#### Information shown

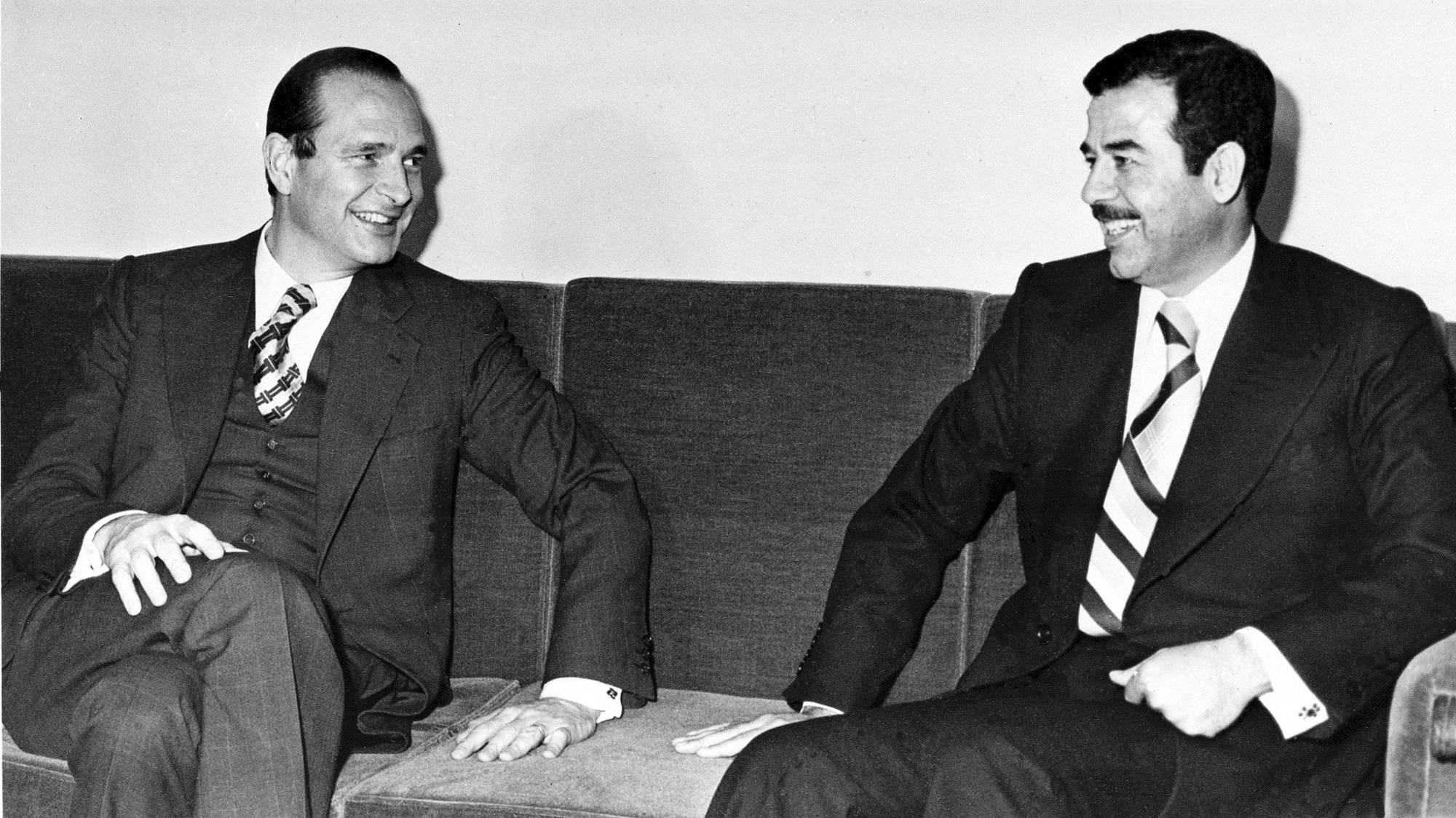 Jacques Chirac, alors Premier ministre, et l'Irakien Saddam Hussein, en décembre 1974 à Bagdad.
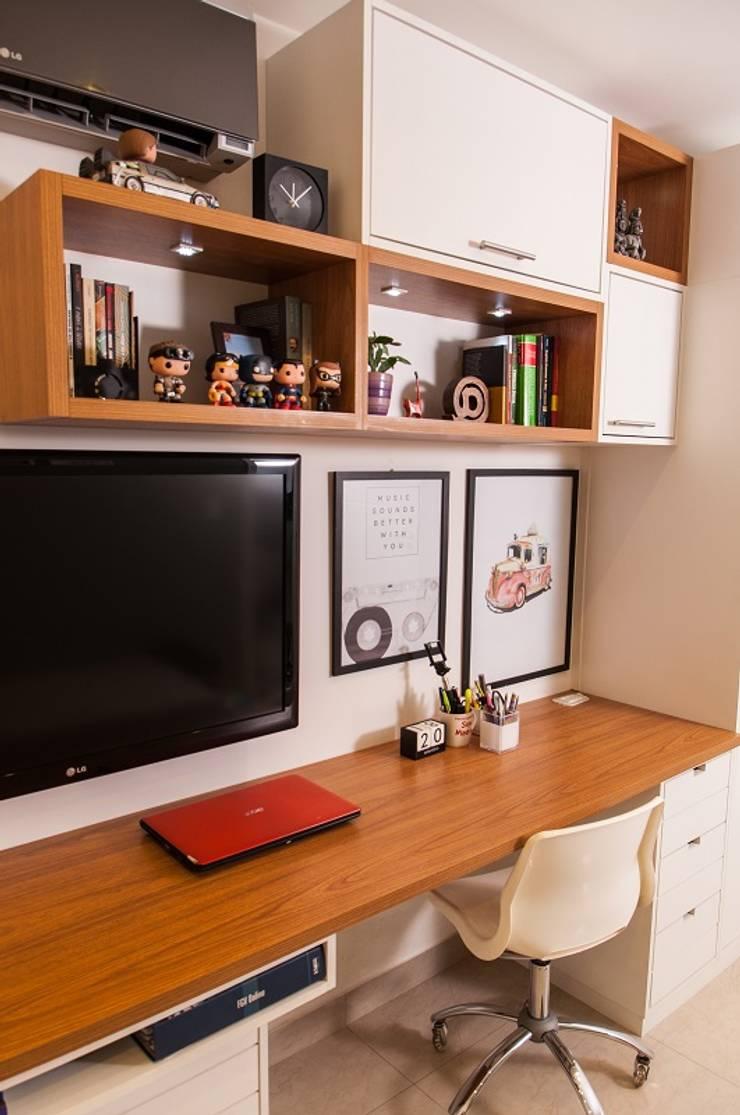 Ruang Studi/Kantor Modern Oleh Adoro Arquitetura Modern Kayu Wood effect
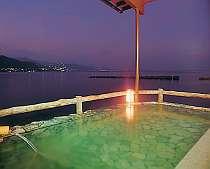 対岸の夜景も綺麗な海に浮かぶ露天風呂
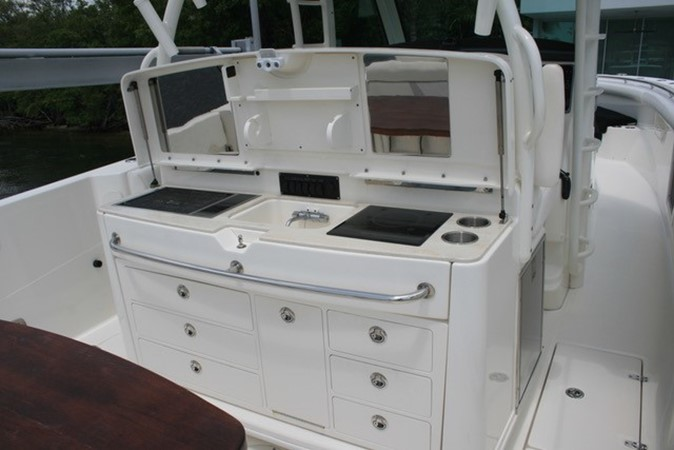 2015 BOSTON WHALER  Center Console 2568565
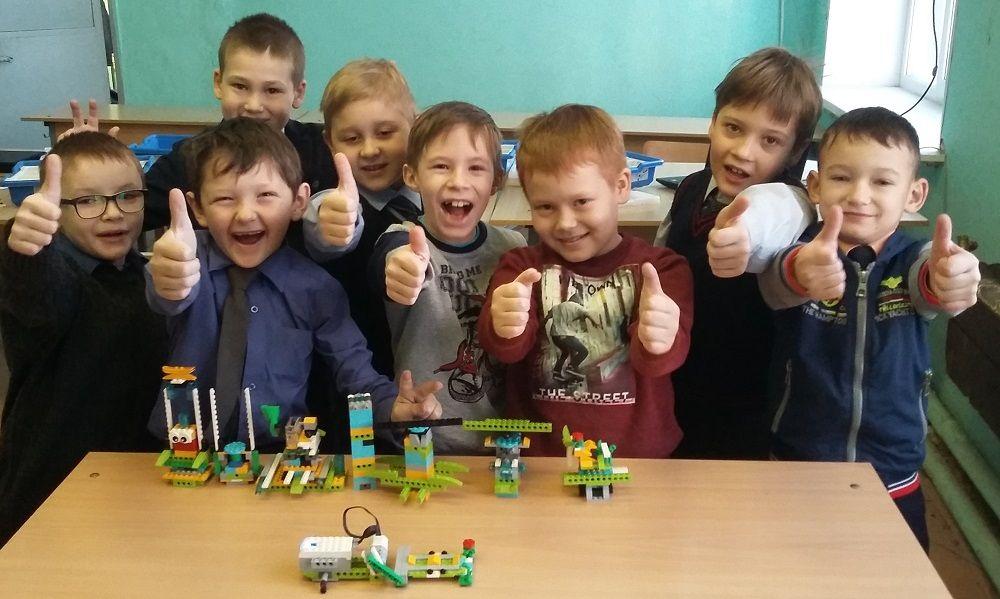 «Прочность и устойчивость конструкций». На занятии по робототехнике дети познакомились с таким явлением как землетрясение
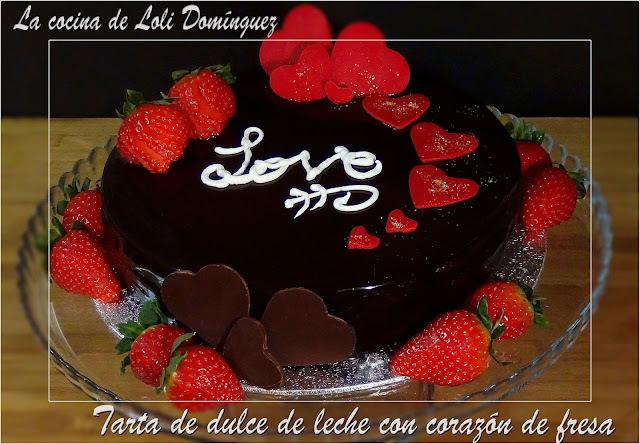 Tarta de dulce de leche con corazón de fresa. Especial San Valentín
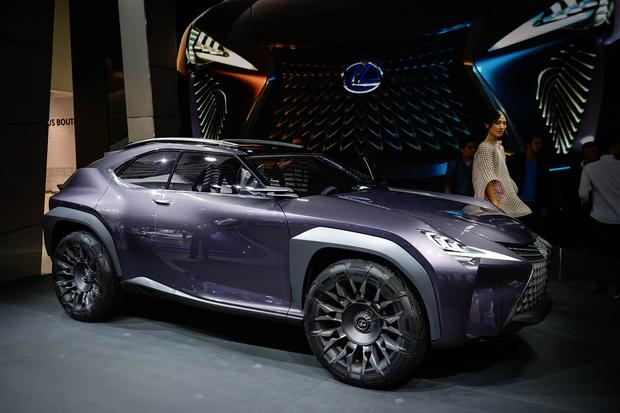 Lexus UX and Kinetic Seat Concepts: Paris Auto Show featured image large thumb4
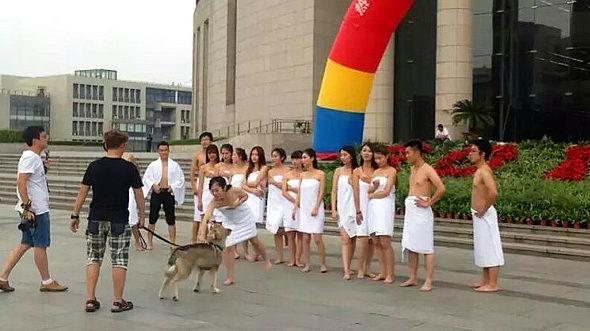 中国、北京の大学生 バスタオル姿で卒業写真4
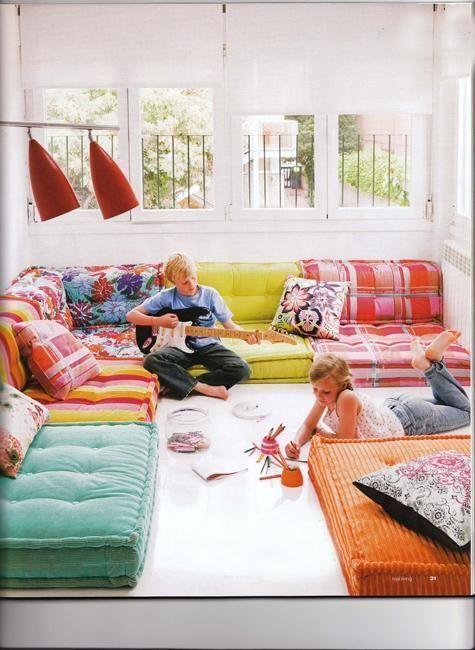 Roche Bobois Floor Cushion Seating | Living room seating ideas .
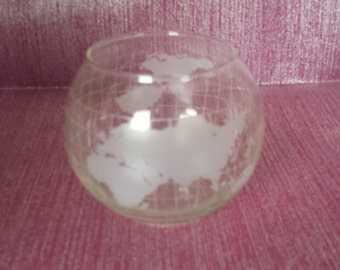 Nestle Globe Vase/Rose Bowl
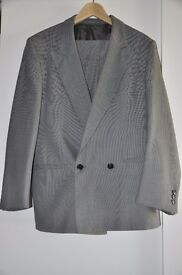 Men's formal suit grey silver Dabenhams size 40R jacket 34R trousers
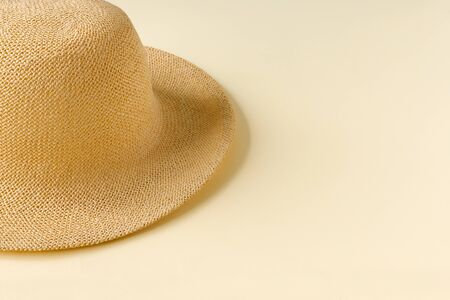Beautiful straw hat  on the ocean coast . Nature summer background.  Flat lay, top view, copy space concept. Foto de archivo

########

- [What the task requires]
Write out word for word every line from the line with "явлением как землетрясение" through the final line of the records, both included, skipping the pictures.

- [Written solution]
 «Прочность и устойчивость конструкций». На занятии по робототехнике дети познакомились с таким явлением как землетрясение
 Tarta de dulce de leche con corazón de fresa. Especial San Valentín
 Lexus UX and Kinetic Seat Concepts: Paris Auto Show featured image large thumb4
 中国、北京の大学生 バスタオル姿で卒業写真4
 Roche Bobois Floor Cushion Seating | Living room seating ideas .
 Nestle Globe Vase/Rose Bowl
 Men's formal suit grey silver Dabenhams size 40R jacket 34R trousers
Beautiful straw hat  on the ocean coast . Nature summer background.  Flat lay, top view, copy space concept. Foto de archivo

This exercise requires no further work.